Exercise instructions:
[A] Answer these about the catfish setup thread:
(i) What pound test line does ForeverAngler use on the main setup?
(ii) Why did mfreeman451 switch from 20lb line to 12lb line?
(iii) What job does the bead placed after the egg slip sinker do?
[B] Write a continuation of the catfish setup thread, picking up after its final sentence.

# Catfish setup?



## ForeverAngler

What's a good set up for big river cats. Where I'm going to be fishing current doesn't really matter, water level doesn't fluctuate enough to change it. Right now I have a 6'6" med action IM* guide series rod with matching reel with 10 pound test, that's my main set up. I find it important to denote that I have only ever used spinning as my own gear and absolutely hate bait casting reels. I currently have med action 6'6 med action rhino rod with no reel, also spinning. However, it's a fairly "thick" rod, so I imagine with the right reel I could use it for bigger fish, such as muskie, carp, and catfish.


----------



## mfreeman451

I also hate bait casters and only use spinning gear. I have a cheap 20$ rhino rod and a decent spinning reel, don't remember what kind right now but it doesn't really matter. I don't use a very heavy pole like an ugly stick or anything because they're too hard to cast and I only bank fish because I don't have a boat. Anyways, depending on where you're fishing, and how big of fish you think you might get into, you might start with 12 or 16 lb test, to 20lb test. I used to run 20lb but I switched to 12 since I think it allows me to cast a little bit farther out when I need to and I can get more of it on my reel I guess.

You don't really need a very sophisticated setup, although I'm sure some guys might disagree with me, but I catch plenty of fish with my setup. Fishing with a lighter line is a lot of fun and more challenging since you really need to be careful and use a lot of skill to bring those big guys in. I have caught plenty of 20-35lb flatheads on 12lb test believe it or not. Some get away but most don't.

As far as tackle goes, again I'm very minimal since I am just a shore fisher. I run my line out and put a slip sinker, depending on how fast the water is running or how rocky the bottom might be will determine how big of a weight I'll use. If it is real rocky and the water is slow, I'll use a smaller egg slip sinker, if it is fast and I don't care about snags I'll use a lot of weight to stay on the bottom. So after I put the egg slip sinker on I put on one of those red/translucent beads and then tie it to a swivel. The bead keeps the slip sinker from working on the knot to the swivel and eventually wearing it out and breaking it off. From the swivel I tie off 1 1/2ft to 2ft of a lighter 6lb test leader and then a decent size hook, don't remember the number off hand, but big enough to hold a nice gob of night crawlers or a big creek chub or shad. My rule for the test weight of the leader is usually about half of what my main line is. So if I'm running 20lb test I'll have a 10-12lb leader, if I have 12lb test I go with a 6-8lb leader. This usually helps me keep my weight and bead and swivel if I have to pull through a nasty snag and end up breaking my line, and it also supposedly makes it harder for the victim fish to see my line because it is thinner than my main line, but in the murky rivers I fish I don't know if that really matters.

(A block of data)
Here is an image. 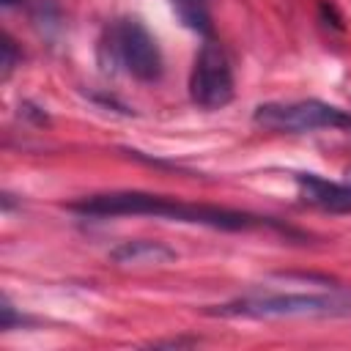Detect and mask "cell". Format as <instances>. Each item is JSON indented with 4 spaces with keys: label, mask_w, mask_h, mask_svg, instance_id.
<instances>
[{
    "label": "cell",
    "mask_w": 351,
    "mask_h": 351,
    "mask_svg": "<svg viewBox=\"0 0 351 351\" xmlns=\"http://www.w3.org/2000/svg\"><path fill=\"white\" fill-rule=\"evenodd\" d=\"M69 211L82 217H162L186 225H203L214 230H252V228H274L271 219H261L247 211L203 206V203H181L176 197L151 195V192H104L69 203Z\"/></svg>",
    "instance_id": "cell-1"
},
{
    "label": "cell",
    "mask_w": 351,
    "mask_h": 351,
    "mask_svg": "<svg viewBox=\"0 0 351 351\" xmlns=\"http://www.w3.org/2000/svg\"><path fill=\"white\" fill-rule=\"evenodd\" d=\"M222 318H348L351 296L340 293H269L244 296L208 310Z\"/></svg>",
    "instance_id": "cell-2"
},
{
    "label": "cell",
    "mask_w": 351,
    "mask_h": 351,
    "mask_svg": "<svg viewBox=\"0 0 351 351\" xmlns=\"http://www.w3.org/2000/svg\"><path fill=\"white\" fill-rule=\"evenodd\" d=\"M101 55H107V66H121L129 77L140 82H154L162 77L159 44L151 30L134 16H121L107 27Z\"/></svg>",
    "instance_id": "cell-3"
},
{
    "label": "cell",
    "mask_w": 351,
    "mask_h": 351,
    "mask_svg": "<svg viewBox=\"0 0 351 351\" xmlns=\"http://www.w3.org/2000/svg\"><path fill=\"white\" fill-rule=\"evenodd\" d=\"M252 121L271 132H315V129H351V112L318 101V99H302V101H266L258 104L252 112Z\"/></svg>",
    "instance_id": "cell-4"
},
{
    "label": "cell",
    "mask_w": 351,
    "mask_h": 351,
    "mask_svg": "<svg viewBox=\"0 0 351 351\" xmlns=\"http://www.w3.org/2000/svg\"><path fill=\"white\" fill-rule=\"evenodd\" d=\"M236 93L233 85V69L228 55L222 52L219 44L206 41L195 58L192 74H189V96L197 107L203 110H219L230 104Z\"/></svg>",
    "instance_id": "cell-5"
},
{
    "label": "cell",
    "mask_w": 351,
    "mask_h": 351,
    "mask_svg": "<svg viewBox=\"0 0 351 351\" xmlns=\"http://www.w3.org/2000/svg\"><path fill=\"white\" fill-rule=\"evenodd\" d=\"M296 186L304 203L321 211H329V214H351V184L329 181L315 173H299Z\"/></svg>",
    "instance_id": "cell-6"
},
{
    "label": "cell",
    "mask_w": 351,
    "mask_h": 351,
    "mask_svg": "<svg viewBox=\"0 0 351 351\" xmlns=\"http://www.w3.org/2000/svg\"><path fill=\"white\" fill-rule=\"evenodd\" d=\"M178 252L162 241H148V239H132L121 241L118 247L110 250V261L118 266H165L173 263Z\"/></svg>",
    "instance_id": "cell-7"
},
{
    "label": "cell",
    "mask_w": 351,
    "mask_h": 351,
    "mask_svg": "<svg viewBox=\"0 0 351 351\" xmlns=\"http://www.w3.org/2000/svg\"><path fill=\"white\" fill-rule=\"evenodd\" d=\"M176 14L181 16V22L186 27H192L195 33L211 36V14H208V0H170Z\"/></svg>",
    "instance_id": "cell-8"
},
{
    "label": "cell",
    "mask_w": 351,
    "mask_h": 351,
    "mask_svg": "<svg viewBox=\"0 0 351 351\" xmlns=\"http://www.w3.org/2000/svg\"><path fill=\"white\" fill-rule=\"evenodd\" d=\"M3 77H8L11 74V69H14V63H16V49H14V41L8 38V36H3Z\"/></svg>",
    "instance_id": "cell-9"
},
{
    "label": "cell",
    "mask_w": 351,
    "mask_h": 351,
    "mask_svg": "<svg viewBox=\"0 0 351 351\" xmlns=\"http://www.w3.org/2000/svg\"><path fill=\"white\" fill-rule=\"evenodd\" d=\"M16 321L22 324L25 318L14 313V307H11V302H8V299H3V307H0V326H3V329H11Z\"/></svg>",
    "instance_id": "cell-10"
},
{
    "label": "cell",
    "mask_w": 351,
    "mask_h": 351,
    "mask_svg": "<svg viewBox=\"0 0 351 351\" xmlns=\"http://www.w3.org/2000/svg\"><path fill=\"white\" fill-rule=\"evenodd\" d=\"M0 3H3V5H5V8H11V5H16V3H19V0H0Z\"/></svg>",
    "instance_id": "cell-11"
}]
</instances>
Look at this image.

Answer set:
[A]
(i) 10 pound test.
(ii) It seemed to allow casting a little farther out when needed, and more of it fits on the reel.
(iii) It keeps the slip sinker from working on the knot to the swivel, which would eventually wear the knot out and break it off.

[B]
Anyways, sorry for such a long post, I hope this helps and good luck. The channels might start biting up here in the North (MN) around May, maybe earlier, and the flatheads in June. The guys on www.roughfish.com would know better than I do and in fact they're catching catfish through the ice as I write this.


----------



## ketch

Although a heavy rod isn't a necessity, when fishing truly heavy cover, light tackle will not get you very far. Often, you have to turn the fish before it runs around a stump, or whatever other cover is there. Remember, they know their lairs like we know ours. When spooked, they know what to run around.

I like a 7.5-8' rod for bank fishing. The extra length helps you achieve that longer cast if needed. Also, since almost all of my catfishing is done in rivers, I use a M-H rod. This allows me to turn the fish easier in addition to being able to safely launch heavier amounts of sinkers.

I spend most of my time fishing the Minnesota River, and have a bit of current to deal with. I primarily use 3-5 ounce bank sinkers, depending on the current. When fishing flatheads, I normally use a 6/0 hook or larger depending on the size of the bait. Kahle hooks work nicely for live bait, as do circles.

When fishing for channels, I normally use 4/0 hooks and really like using frogs or cut bait.

As for waiting for spring, there is really no need to wait. There are a lot of waters producing mighty fine channel cats through the ice. I have tons of information for channels through the ice if interested, please pm me or check out my site.


----------



## andyb

Hey Ketch you said you sometimes use frogs for channel cats, I was wondering if you use them live or do you cut them up. Also I catch a lot of goldeyes where i fish can i cut up these and use them for channel cats?


----------



## drjongy

Cut goldeye is probably one of the best baits for catfish around here.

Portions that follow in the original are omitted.